Does he know that there are batteries
In submarines
He doesn't like batteries
But fortunately we have the best technology
and we have the best submarines.
It's something we lead the world in by 15 years.
Any other questions?
I'll just go ahead.
Thank you so much, Mr. President.
What?
I said, thank you so much, Mr. President.
Jennifer Schoberger on the Trump account,
SpaceX president has said that she's going to donate shares to the Trump account.
Have you spoken at all with Elon Musk about further share donations
as well as other corporate shares about share donations?
I'm like a cheerleader for geniuses.
I love geniuses.
I love high IQ people.
He's a high IQ person.
I love high IQ people.
And I speak to Elon.
I speak to Mark.
I speak to Jeff.
I speak to everybody.
By the way, in the first term, less so.
In fact, at my first inauguration, none of them were standing behind me.
They were just the opposite.
And now at this later...
And here we go.
We're off to the races.
It was about Trump account.
The question was about Trump accounts.
Ha!
And now we're...
I love geniuses.
Mother McCree!
Actually, this was a couple of days ago, Billable.
But...
Billable Rick says,
this speech about nuclear subs is as crazy
as the comment about the British bombing U.S. airports
during the Revolutionary War.
Yeah? And this has a side order of grievance gravy.
Yeah, and the first term, not so much, but now they're all, now they're all sucking my little winky.
To Mark, I speak to Jeff. I speak to everybody. By the way, in the first term, less so. In fact, at my first inauguration, none of them were standing behind me.
They were just the opposite. And now at this last inauguration, every one of them was standing.
and behind me. It was sort of amazing. No, I speak to all of them and I encourage them.
I want them to be tremendously successful. Now, there's a thing called TikTok. Have you heard of it?
I was watching a show this morning. Maria Bordoroma, she's saying.

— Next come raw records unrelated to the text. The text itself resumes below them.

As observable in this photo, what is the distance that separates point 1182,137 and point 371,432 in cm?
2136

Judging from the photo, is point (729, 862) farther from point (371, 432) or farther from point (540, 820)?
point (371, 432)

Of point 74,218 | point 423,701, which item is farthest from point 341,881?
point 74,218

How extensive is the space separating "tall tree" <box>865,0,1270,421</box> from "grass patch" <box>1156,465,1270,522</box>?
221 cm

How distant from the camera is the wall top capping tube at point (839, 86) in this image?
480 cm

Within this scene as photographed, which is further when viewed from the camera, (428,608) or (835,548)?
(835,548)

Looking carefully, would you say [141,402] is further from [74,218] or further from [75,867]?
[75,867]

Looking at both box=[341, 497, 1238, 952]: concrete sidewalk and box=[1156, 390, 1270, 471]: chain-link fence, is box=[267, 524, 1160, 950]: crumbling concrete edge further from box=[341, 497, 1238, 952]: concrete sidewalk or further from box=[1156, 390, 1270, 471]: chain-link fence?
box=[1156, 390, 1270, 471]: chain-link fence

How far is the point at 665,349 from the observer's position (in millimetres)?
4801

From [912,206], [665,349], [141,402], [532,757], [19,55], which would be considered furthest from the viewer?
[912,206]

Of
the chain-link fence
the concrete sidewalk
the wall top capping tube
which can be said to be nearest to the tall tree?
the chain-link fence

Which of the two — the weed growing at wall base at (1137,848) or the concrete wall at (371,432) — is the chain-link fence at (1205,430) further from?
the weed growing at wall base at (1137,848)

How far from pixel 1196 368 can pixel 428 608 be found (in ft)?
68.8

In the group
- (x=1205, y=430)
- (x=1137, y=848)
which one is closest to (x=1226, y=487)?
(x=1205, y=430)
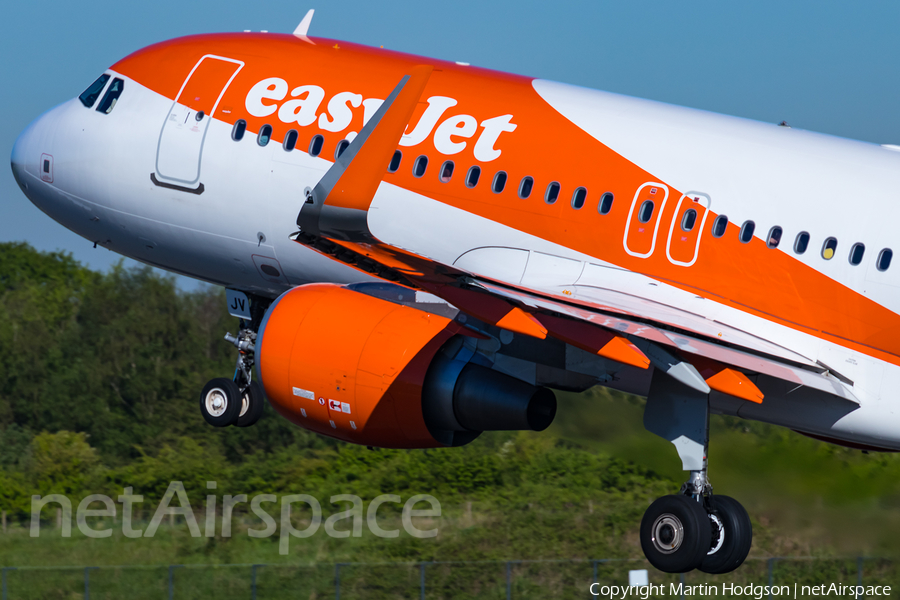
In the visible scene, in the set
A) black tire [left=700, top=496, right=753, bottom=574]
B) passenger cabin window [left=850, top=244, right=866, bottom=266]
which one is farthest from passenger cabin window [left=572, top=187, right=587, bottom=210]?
black tire [left=700, top=496, right=753, bottom=574]

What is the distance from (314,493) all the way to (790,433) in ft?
65.7

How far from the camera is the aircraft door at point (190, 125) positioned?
49.3ft

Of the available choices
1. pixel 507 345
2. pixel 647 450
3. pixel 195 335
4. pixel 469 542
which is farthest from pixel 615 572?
pixel 195 335

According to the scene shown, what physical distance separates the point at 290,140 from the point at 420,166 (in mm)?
1780

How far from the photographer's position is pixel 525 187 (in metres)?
13.2

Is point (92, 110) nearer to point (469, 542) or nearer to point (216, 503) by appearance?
point (469, 542)

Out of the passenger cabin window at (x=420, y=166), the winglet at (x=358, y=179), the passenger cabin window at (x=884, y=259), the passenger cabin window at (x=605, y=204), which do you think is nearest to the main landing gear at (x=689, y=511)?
the passenger cabin window at (x=605, y=204)

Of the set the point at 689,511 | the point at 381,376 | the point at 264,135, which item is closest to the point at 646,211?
the point at 689,511

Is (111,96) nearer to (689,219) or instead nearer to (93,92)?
(93,92)

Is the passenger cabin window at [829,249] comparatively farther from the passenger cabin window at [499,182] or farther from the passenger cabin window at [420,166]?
the passenger cabin window at [420,166]

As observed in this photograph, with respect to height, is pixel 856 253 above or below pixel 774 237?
below

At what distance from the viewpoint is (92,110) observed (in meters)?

Well, at least, see, okay, so this is another one of those moments. He's got TikTok on the brain,
but by the time he got to Europe, it had become Tic Tac.
There's this thing called TikTok. Have you heard of it?
There are Kalahari Bushmen on the, on the, on the, on the African Savannah,
who have heard of TikTok. Oh, Jesus.
Only the best submarines.
Christopher writes, hi Roxanne. Hi, Christopher.
Oh, you sweet summer child. What do submarines eat, really?
Haven't you ever heard of a submarine sandwich?
See who's got the big brain now?
I want a good sub.
Shame on you, Christopher.
Exactly, George and Korskulled.
What did Donald's mother say?
What kind of a monster have we raised?
Yeah.
And that was when he arguably had his faculties.
That's not now.
Fantastic.
And on her show, they were talking about the dangers of TikTok.
And Chinese, you know, a whole thing with spying and what they're doing with that.
Well, except it was announced about two days ago the new numbers just came out.
You know who the number one person in TikTok is by far?
Trump, me.
Of course.
He doesn't even remember that he threatened to shut TikTok down.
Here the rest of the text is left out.